We often want to focus on a certain aspect of the ledger history to demonstrate and/or test a workflow.

The existing tools are not optimized for this:

  • Navigator displays a static view of the active contract set (and, if selected, the archived contracts), not the ledger history.
  • Daml Studio can display the transaction view of the ledger, which contains all the information we need, but it can only be used for inspecting the result of a certain Daml Script and this view is not very easy to understand for large ledgers.
  • The raw information we need is contained in the transaction tree, but again, many people will have a hard time to understand it by inspection (see the last cell of this notebook).

I’m using Google Colab, which can combine Python code with Bash scripts. I’m connecting it to a local runtime so that I can use the app against Sandbox running locally and invoke grpcurl from within the notebook. (This is not necessary, you can also use Colab connected to a hosted runtime. This makes sense if your ledger is running in the cloud, e.g. on Daml Hub. In this case you will run grpcurl separately.)

Prerequisits:

  • grpcurl
  • JSONPath for Python for extracting information from the transaction tree json. You need to install it locally if you want to run Colab connected to a local runtime, or install it for the notebook it you run Colab connected to a hosted runtime.
  • Python Pandas for displaying the end result as a nice table. For the installation options see the point above.

Steps:

  1. We extract the transaction tree from a running ledger using grpcurl.
  2. The extract is not a valid json, but contains json objects printed one after the other. So we have to convert it to a list.
  3. From the transformed extract, we get the json representing the list of ledger transactions.
  4. Using JSONPath, we extract the relevant pieces of information from the json and assemble a list of all the contract creation and consuming exercise events, containing all relevant contract info.
  5. We create custom function(s) for extracting the relevant information from the contract payload.
  6. Filter, transform and sort the event list as needed for our demo or test.
  7. Display the result as a nice table using Pandas.

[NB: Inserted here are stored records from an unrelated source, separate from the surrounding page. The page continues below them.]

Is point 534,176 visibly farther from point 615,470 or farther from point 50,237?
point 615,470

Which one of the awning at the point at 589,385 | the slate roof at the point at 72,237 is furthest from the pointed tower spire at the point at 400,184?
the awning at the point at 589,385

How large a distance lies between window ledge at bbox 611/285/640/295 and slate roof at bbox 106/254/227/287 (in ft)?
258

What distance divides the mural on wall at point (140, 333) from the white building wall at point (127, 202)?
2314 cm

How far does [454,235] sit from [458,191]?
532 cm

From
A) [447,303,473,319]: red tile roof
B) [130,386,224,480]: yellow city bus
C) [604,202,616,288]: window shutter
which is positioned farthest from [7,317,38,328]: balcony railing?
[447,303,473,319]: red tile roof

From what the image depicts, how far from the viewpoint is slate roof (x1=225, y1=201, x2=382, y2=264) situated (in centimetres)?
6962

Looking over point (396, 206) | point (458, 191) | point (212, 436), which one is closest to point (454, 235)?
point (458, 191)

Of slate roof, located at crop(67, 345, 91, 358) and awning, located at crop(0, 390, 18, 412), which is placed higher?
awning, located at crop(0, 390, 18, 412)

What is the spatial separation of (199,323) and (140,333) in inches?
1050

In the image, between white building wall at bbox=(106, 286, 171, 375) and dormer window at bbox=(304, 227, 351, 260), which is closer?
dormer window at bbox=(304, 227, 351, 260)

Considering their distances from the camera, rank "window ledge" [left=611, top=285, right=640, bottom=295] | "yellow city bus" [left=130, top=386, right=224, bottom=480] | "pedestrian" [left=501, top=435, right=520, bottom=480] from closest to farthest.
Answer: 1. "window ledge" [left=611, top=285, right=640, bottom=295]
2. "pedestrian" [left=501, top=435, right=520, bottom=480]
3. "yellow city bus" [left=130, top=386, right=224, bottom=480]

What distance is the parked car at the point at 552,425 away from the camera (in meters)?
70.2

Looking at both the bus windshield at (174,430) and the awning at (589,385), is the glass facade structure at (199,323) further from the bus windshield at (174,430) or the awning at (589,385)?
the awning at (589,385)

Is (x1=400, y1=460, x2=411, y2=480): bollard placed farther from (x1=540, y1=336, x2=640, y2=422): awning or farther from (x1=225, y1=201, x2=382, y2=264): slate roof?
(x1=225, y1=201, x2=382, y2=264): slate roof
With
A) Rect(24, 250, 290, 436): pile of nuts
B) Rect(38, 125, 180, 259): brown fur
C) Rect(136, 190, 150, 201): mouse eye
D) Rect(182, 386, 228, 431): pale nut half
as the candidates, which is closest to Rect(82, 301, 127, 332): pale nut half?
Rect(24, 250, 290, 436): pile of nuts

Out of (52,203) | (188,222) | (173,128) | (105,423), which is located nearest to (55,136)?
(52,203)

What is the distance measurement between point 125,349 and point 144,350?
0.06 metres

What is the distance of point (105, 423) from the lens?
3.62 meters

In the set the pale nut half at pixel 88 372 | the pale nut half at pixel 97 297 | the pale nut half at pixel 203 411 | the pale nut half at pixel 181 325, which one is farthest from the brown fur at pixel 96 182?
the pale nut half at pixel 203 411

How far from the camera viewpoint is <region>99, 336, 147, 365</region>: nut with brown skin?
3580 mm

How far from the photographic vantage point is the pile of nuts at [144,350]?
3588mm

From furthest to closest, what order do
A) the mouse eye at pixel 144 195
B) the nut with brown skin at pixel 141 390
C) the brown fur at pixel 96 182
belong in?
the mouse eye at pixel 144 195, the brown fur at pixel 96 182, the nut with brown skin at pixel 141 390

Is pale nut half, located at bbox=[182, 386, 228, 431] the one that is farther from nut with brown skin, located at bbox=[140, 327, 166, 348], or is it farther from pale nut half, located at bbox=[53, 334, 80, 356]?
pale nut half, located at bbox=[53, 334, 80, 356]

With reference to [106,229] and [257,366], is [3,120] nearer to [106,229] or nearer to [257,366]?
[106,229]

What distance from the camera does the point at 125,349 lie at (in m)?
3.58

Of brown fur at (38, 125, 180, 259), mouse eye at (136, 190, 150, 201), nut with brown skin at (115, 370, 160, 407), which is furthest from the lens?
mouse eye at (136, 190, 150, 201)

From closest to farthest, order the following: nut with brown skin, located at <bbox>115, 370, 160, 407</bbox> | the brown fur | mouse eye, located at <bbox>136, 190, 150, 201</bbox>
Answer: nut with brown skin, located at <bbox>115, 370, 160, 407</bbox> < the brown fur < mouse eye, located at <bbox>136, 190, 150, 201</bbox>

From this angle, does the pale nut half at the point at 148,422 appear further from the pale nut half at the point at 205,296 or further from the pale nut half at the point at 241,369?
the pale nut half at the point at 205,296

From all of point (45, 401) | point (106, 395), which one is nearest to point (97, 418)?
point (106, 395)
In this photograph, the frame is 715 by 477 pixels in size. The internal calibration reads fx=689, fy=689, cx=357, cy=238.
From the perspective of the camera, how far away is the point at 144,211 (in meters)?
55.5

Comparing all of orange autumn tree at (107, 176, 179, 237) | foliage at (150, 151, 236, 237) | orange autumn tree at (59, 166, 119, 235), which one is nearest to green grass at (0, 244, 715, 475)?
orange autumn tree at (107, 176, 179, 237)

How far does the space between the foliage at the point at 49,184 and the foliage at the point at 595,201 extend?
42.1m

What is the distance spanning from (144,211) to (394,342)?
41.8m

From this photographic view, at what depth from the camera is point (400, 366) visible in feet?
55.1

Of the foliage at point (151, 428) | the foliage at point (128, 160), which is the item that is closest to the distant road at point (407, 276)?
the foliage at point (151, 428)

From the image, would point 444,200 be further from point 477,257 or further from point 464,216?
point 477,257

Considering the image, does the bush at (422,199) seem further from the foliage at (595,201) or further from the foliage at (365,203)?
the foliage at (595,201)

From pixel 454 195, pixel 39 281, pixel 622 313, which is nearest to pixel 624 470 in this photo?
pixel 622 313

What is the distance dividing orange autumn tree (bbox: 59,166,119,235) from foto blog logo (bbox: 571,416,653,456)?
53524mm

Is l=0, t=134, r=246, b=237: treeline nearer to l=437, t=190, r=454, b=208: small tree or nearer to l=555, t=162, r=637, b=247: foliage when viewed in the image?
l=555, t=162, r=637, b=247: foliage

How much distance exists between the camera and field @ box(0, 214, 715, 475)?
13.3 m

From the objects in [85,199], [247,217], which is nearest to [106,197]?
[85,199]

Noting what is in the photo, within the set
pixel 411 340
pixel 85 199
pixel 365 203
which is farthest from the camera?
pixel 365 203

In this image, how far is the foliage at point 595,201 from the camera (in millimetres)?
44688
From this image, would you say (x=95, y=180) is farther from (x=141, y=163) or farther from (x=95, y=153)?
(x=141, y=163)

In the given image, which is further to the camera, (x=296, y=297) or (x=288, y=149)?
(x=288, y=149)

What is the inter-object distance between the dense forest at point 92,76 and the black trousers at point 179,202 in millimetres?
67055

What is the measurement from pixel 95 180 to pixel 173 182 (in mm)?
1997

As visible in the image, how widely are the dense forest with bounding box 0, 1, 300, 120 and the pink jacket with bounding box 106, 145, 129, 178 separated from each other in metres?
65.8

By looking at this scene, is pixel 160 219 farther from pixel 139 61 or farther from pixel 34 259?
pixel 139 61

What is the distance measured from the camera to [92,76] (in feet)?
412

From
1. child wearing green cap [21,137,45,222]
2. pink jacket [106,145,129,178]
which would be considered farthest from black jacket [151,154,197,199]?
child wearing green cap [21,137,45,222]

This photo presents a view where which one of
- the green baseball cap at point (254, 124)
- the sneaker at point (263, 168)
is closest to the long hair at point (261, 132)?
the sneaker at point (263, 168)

Our example below shows how this method can be applied to the Skeleton template, displaying a list of events when Alice and Bob give the Asset to each other back and forth. The events contained in the same offset are events composed atomically in a transaction. Remember, the consequences of exercising the consuming “Give” choice are 1) the archival of an existing Asset contract, and 2) the creation of a new Asset contract with the new owner, composed atomically.

For tracking the history of a certain unique business object in more complex scenarios, we can filter the event list for the template name and contract key of the contract instances representing the states of the business object, displaying the changes of any relevant field(s) of its payload.